Girls who complete school and have strong self-esteem are healthier when they choose to have families and they make better, more informed decisions when it comes to their families. The girls we serve now are the business leaders, community stewards, and mothers of the next generation. When you invest in a girl, you produce the greatest return in economic development, social progress, and public health.

Needs

As a volunteer, you’ll introduce girls to new experiences that show them they’re capable of more than they ever imagined. You'll help them find their inner G.I.R.L.!

You’ll be their cheerleader, guide, and mentor, helping them develop essential life skills and confidence that will last a lifetime. Imagine the excitement, the impact, the memories made—those are the moments you’ll share at Girl Scouts.

Volunteer roles can include being a co-leader; assisting a troop with activity planning, driving, money management, or other tasks as needed; coordinating cookie sales at the troop level; mentoring adult volunteers; and, volunteering at our camps during the summer months.

Girl Scouts of Connecticut also has a need for tablet computers that can be used in the field to improve volunteer and program support and collect program impact data. Tablets are increasingly being used to support troop activities.

Assistance with marketing and media outreach helps us raise the profile of the organization and reach more girls.

CEO Statement
I am proud to serve as CEO of Girl Scouts of Connecticut after 30+ years as a senior woman leader in the private sector and a Girl Scout in my youth. Our organization is the largest and most effective girl leadership program in the state, serving nearly 30,000 girls and over 13,000 adult volunteers.  While we are known for cookie sales, we offer so much more in the way of leadership training and critical programming relevant to the issues facing today’s girls. 

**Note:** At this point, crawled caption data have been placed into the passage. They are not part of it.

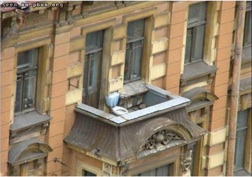 Toilet on roof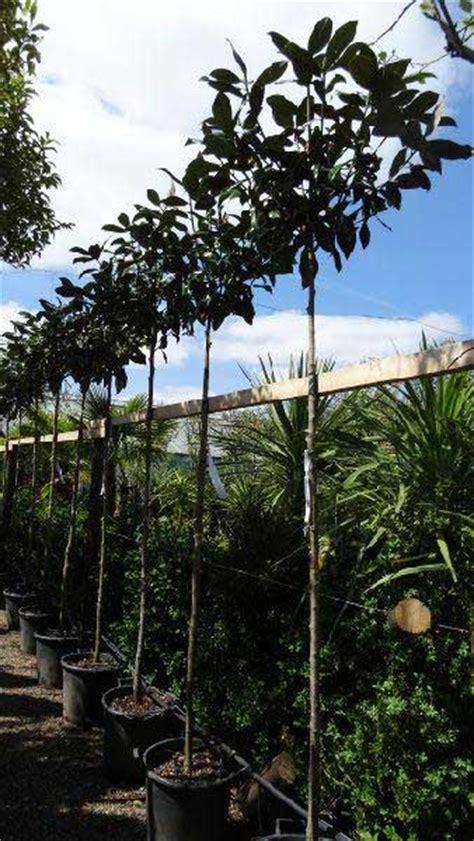 magnolia grandiflora full standard trees for sale online uk to buy london uk
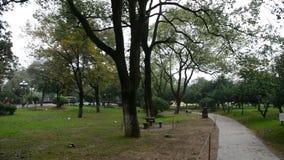 Hösten parkerar med bambuträd lager videofilmer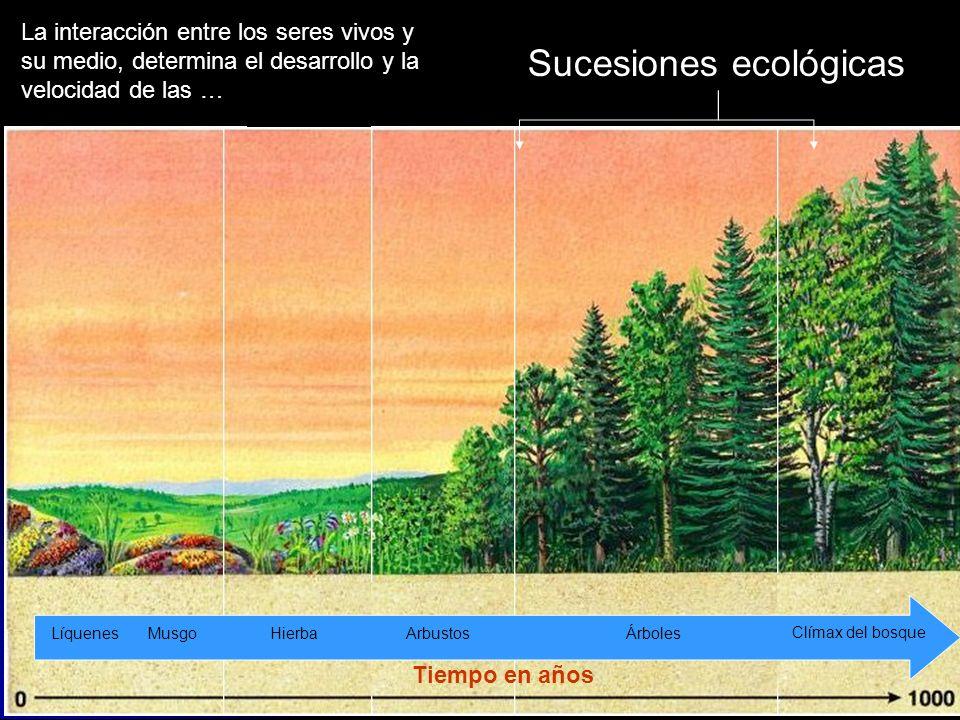Sucesiones ecológicas PrimariaSecundaria Preexistencia de una comunidad desaparecida La interacción entre los seres vivos y su medio, determina el des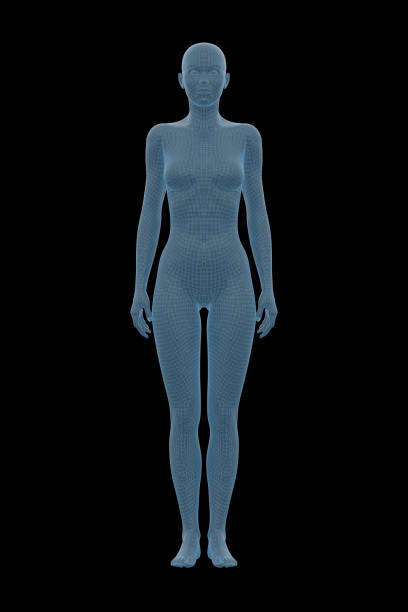 Human Body, Female, Woman stock photo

While supporting our traditional troops, we have targeted underserved populations of girls, delivering our programming to them in schools, community centers, and other non-traditional venues through community-based partnerships. We address girl-to-girl bullying, positive body image and healthy lifestyles, and offer girls hands on experience in STEM and outdoor programs. College Pathways helps to prepare teenage girls for the process of applying to college and receiving financial aid, through educational sessions for them and their families and college visits. Our Girl Scout Gold Award rivals the coveted Boy Scout Eagle Scout Award, permitting our most senior members the opportunity to leave a lasting and meaningful impact on their communities. A good percentage of the money from cookie sales goes directly back to the Girl Scouts who sell them, and in many cases these girls use the proceeds to complete a project to benefit their local community. In the state, we ship over 125,000 boxes of cookies to veterans, active soldiers, and other first responders through our Cookies for Heroes program.

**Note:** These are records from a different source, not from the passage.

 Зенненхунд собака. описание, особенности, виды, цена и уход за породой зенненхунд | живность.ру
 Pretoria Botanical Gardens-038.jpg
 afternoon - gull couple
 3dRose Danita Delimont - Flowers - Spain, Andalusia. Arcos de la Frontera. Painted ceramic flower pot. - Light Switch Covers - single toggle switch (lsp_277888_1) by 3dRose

We know that Girl Scouting builds girls of courage, confidence, and character, who make the world a better place.  Studies conducted by our national organization demonstrate the discernible positive impact of Girl Scouting on academic success, as well as on the lifestyles girls will lead as successful adult women.

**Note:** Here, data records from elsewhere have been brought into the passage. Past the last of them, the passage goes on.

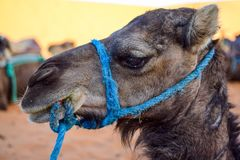 Tear in the eye of a dromedary that is resting in the shade. Photograph taken somewhere in Merzouga Morocco Stock Photos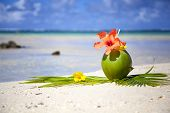 stock photo of mauritius  - Coconut at the beach  - JPG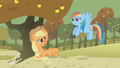 Applejack chewing hay S01E13.png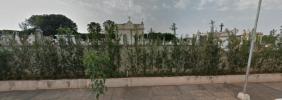 Floricultura Cemitério Municipal de Neves Paulista - SP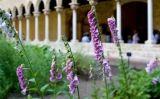 Mostra de les plantes presents al jardí del claustre del monestir de Pedralbes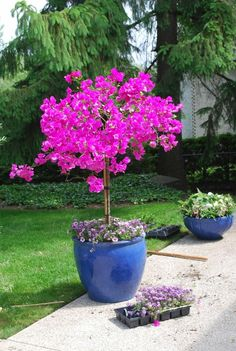 patio plants Bougainvillea, a magical plant that fills backyards, gardens, and our hearts, with amazing colors and images. Bougainvillea is one of the most popular climbing plants in the poorer countries. Patio Plants, Outdoor Plants, Garden Planters, Outdoor Gardens, Container Plants, Container Gardening, Plant Containers, Vegetable Gardening, Exotic Plants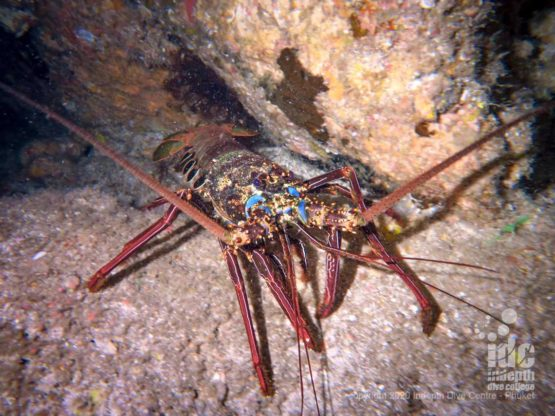 Large lobsters come out of their shelters during Koh haa Lagoon night dives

One of the challenges facing Girl Scouting today is that we are the best girls’ leadership organization that no one recognizes as such.  We have celebrated more than 100 years of success. Our future lies in telling our leadership story and delivering Girl Scouting to any girl who wants to be a Girl Scout, in a way that complements her lifestyle and the community where she lives.  Girl Scouting is here to stay and it has significant relevance in our efforts to get our girls to where they want to be in life.

Finally, I want to say that we are an incredibly fiscally responsible organization with strong governance.  Our staff lives by the values of our mission; we put mission before all else.

Board Chair Statement

 

I am proud to serve as CEO of Girl Scouts of Connecticut after more than 30 years as a senior woman leader in the private sector and a Girl Scout in my youth. We are the largest, most effective girl leadership program in Connecticut, serving 27,500 girls and 14,000 volunteers. While we are known for cookies, Girl Scouts is the best leadership experience. Girl Scouts provides an inclusive, girl-led, safe environment where they can try new things, develop skills, take on leadership roles, and feel comfortable failing.

Girl Scouting offers outdoor adventures and activities for its girls. In addition to providing summer and troop camping opportunities, we introduced 23 new STEM and outdoor badges to build outdoor and adventure skills, boost girl engagement in STEM, and encourage girls to challenge themselves in areas they are often underrepresented.

There is a need for single-gender learning experiences for girls today.

Single-gender learning offers girls the opportunity to try fields they might not want to experience in front of boys. Single-gender requires that girls step up and be the editor of the school paper, the student council president, the chair of the science/mathematics club, and so on. In doing so, girls realize that they are able to have a seat at the table - at the head of the table - and are more confident, self-assured, and ready to compete.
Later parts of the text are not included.